Dashboard results
After each optimization run, visit the Opik dashboard to understand what changed and decide whether to ship the new prompt.
Navigate to your run
- Open https://www.comet.com/opik.
- In the left nav, click Optimization runs under Evaluation.
- Select the run you care about (grouped by dataset + optimizer). The detail view shows charts, trials, prompts, and per-sample traces.
Key panels
Optimization progress chart
Plots every trial score in chronological order and highlights the current best prompt. Hover to read exact values and see percentage improvements.
Trial table
Lists each trial, the optimizer used, the prompt JSON, and per-trial scores. Click a trial row to expand dataset items and attached traces.
Examples & traces
When you expand a trial, you can inspect every dataset item that ran during that trial plus the corresponding trace tree (tool calls, attachments, etc.).

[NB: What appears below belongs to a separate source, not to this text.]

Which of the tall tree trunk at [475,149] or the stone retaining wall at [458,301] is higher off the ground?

Failure modes (reflective runs only)
Hierarchical Reflective runs add a panel that clusters similar failures. Expand a cluster to read metric reasons and sample traces.
Dataset coverage
Confirms how many dataset rows were sampled per trial so you can judge statistical significance.
Reuse results
While the UI currently focuses on analysis, you can always pull prompts and history directly from the SDK after the run finishes:
Use optimized_prompt to update your application and history to build custom reports or attach evidence to pull requests.
Next steps
- Feed the exported prompt back into your application.
- Attach dashboards or screenshots to your PR so reviewers understand the improvement.